# [Work order A]
In the hantavirus article, how long do patients generally stay on ECMO?
# [Work order B]
Based on the hantavirus article, mark each statement yes or no, and quote the words that decide it. (i) The University of New Mexico Hospital is the only center in the United States using ECMO to treat hantavirus. (ii) Humans contract the virus through bites from infected deer mice. (iii) The Centers for Disease Control and Prevention have confirmed 158 cases of hantavirus since 1993.
# [Work order C]
Reproduce word for word the part of the hantavirus article that opens with the words containing "Four Corners" and closes with "cases of hantavirus.".

# [Text for analysis]
The ECMO machine is used to treat hantavirus victims  
August 25, 1998
Web posted at: 10:26 p.m. EDT (0226 GMT)

From Correspondent Jennifer Auther

ALBUQUERQUE, New Mexico (CNN) -- The hantavirus is one of the deadliest viruses known. While there is no cure or specific treatment for the infection, there is one machine that seems to save lives.

One week before she was hooked up to a life-saving medical device, Annie Merrian, 18, was cleaning a cabin in southwestern Colorado. Within days, she was drowning in serum from her own blood.

With definitive tests pending, doctors at the University of New Mexico Hospital in Albuquerque were all but sure she had contracted the potentially deadly hantavirus. But they needed to buy time.

"We do believe the ECMO can save critically ill patients with heart and lung failure from hantavirus," said the hospital's Dr. Mark Crowley.

Deer mice are trapped and tested by scientists  

The university hospital is the only center in the United States using ECMO, or extra-corporeal membrane oxygenation, to treat hantavirus.

Humans contract the virus by inhaling dried urine, saliva or droppings of infected deer mice.

"The problem is, the mortality rate is still too high," Crowley said. "It's still somewhere between 40 and 50 percent."

ECMO saves lives by taking over heart and lung function, pumping and oxygenating the blood while the body fights the virus. Patients are generally on ECMO for three to five days.

Suzanne Jackson is among the first to owe her life to the machine.

"It's about two-and-a-half years now, and I'm still processing the miraculousness of surviving," she said.

Four Corners

After renovating an old homestead in Northern New Mexico in 1995, Jackson began experiencing the flu-like symptoms.

"If we had not put her on ECMO when we did, I don't think she would have survived another hour," Crowley said.

The Centers for Disease Control and Prevention have confirmed 158 cases of hantavirus since 1993.

More than half were from the four-corners region of the Southwest where New Mexico, Utah, Colorado and Arizona meet. In all, 29 states in the United States have reported cases of hantavirus.

Researchers are now trapping infected rodents, worried about an explosion in the population caused by El Nino rains. And this fall they will begin testing a vaccine in mice.

# [Given records]
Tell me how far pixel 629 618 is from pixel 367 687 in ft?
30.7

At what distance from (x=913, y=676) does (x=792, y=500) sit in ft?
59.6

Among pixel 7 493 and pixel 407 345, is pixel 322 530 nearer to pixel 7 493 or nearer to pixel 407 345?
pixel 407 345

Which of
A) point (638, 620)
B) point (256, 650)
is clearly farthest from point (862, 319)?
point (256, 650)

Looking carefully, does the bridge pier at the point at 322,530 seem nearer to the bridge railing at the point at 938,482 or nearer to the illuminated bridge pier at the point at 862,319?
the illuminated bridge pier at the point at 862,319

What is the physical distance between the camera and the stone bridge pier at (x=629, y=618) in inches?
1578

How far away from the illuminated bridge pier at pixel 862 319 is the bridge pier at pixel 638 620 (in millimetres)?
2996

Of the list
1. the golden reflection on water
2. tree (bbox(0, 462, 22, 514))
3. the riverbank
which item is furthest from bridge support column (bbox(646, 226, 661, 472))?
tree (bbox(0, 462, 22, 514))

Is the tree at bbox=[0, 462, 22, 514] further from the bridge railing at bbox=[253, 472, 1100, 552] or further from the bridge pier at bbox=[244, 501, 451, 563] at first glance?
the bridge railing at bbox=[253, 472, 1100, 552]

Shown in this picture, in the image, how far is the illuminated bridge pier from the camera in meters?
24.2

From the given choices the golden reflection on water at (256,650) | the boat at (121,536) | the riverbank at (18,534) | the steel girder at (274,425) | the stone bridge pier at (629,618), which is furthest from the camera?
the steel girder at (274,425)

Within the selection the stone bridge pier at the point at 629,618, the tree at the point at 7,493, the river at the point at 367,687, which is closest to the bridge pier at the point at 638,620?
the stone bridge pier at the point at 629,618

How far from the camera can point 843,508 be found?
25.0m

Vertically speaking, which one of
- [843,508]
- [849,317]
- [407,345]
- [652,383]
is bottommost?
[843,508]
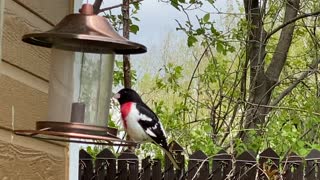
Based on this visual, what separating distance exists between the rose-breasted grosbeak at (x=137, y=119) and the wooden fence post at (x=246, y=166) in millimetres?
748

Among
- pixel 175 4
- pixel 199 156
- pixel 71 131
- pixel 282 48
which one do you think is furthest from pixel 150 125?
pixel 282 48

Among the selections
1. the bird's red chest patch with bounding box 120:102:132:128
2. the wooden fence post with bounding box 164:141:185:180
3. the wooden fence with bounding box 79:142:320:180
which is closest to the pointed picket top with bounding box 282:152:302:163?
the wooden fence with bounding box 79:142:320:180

==

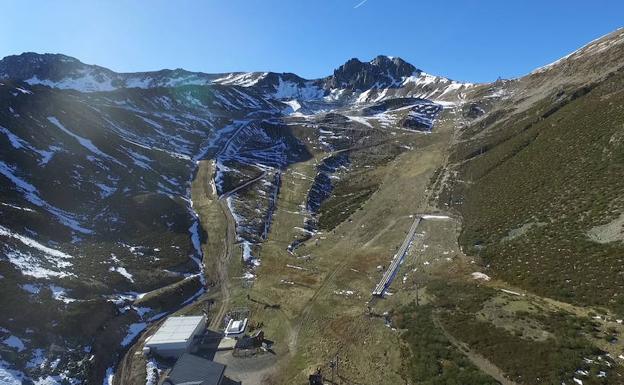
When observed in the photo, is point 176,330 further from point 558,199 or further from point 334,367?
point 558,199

...

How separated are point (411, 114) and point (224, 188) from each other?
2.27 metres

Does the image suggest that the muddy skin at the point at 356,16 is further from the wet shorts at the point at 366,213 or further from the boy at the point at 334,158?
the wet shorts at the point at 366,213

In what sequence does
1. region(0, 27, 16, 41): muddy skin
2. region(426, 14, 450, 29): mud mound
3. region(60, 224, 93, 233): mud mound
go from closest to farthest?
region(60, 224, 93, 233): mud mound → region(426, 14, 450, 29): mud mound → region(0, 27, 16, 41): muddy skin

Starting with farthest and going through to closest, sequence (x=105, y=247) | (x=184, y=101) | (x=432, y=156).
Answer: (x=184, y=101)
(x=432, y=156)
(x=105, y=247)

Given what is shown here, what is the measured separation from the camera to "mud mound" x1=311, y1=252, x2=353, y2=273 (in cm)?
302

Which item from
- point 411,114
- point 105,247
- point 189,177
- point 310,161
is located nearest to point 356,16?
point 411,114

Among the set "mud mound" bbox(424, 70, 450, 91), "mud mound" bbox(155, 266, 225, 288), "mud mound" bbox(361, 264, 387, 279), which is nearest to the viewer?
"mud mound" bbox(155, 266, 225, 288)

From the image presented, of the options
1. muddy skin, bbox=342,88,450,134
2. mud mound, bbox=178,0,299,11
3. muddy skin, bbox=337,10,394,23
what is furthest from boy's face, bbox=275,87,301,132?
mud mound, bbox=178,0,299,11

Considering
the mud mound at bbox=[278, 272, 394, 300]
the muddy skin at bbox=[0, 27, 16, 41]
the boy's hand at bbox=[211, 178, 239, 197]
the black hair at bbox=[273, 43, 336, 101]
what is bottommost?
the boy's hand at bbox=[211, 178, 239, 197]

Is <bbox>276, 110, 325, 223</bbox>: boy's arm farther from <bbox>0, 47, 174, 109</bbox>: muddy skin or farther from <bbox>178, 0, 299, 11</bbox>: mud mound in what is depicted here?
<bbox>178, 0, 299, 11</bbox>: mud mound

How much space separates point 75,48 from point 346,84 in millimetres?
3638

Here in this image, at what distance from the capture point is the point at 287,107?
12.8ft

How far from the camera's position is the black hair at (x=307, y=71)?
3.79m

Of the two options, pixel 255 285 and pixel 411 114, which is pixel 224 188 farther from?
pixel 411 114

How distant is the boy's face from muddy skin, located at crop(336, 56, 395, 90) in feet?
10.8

# [Worked solution A]
Three to five days.

# [Worked solution B]
(i) Yes: "The university hospital is the only center in the United States using ECMO, or extra-corporeal membrane oxygenation, to treat hantavirus."
(ii) No: "Humans contract the virus by inhaling dried urine, saliva or droppings of infected deer mice."
(iii) Yes: "The Centers for Disease Control and Prevention have confirmed 158 cases of hantavirus since 1993."

# [Worked solution C]
Four Corners

After renovating an old homestead in Northern New Mexico in 1995, Jackson began experiencing the flu-like symptoms.

"If we had not put her on ECMO when we did, I don't think she would have survived another hour," Crowley said.

The Centers for Disease Control and Prevention have confirmed 158 cases of hantavirus since 1993.

More than half were from the four-corners region of the Southwest where New Mexico, Utah, Colorado and Arizona meet. In all, 29 states in the United States have reported cases of hantavirus.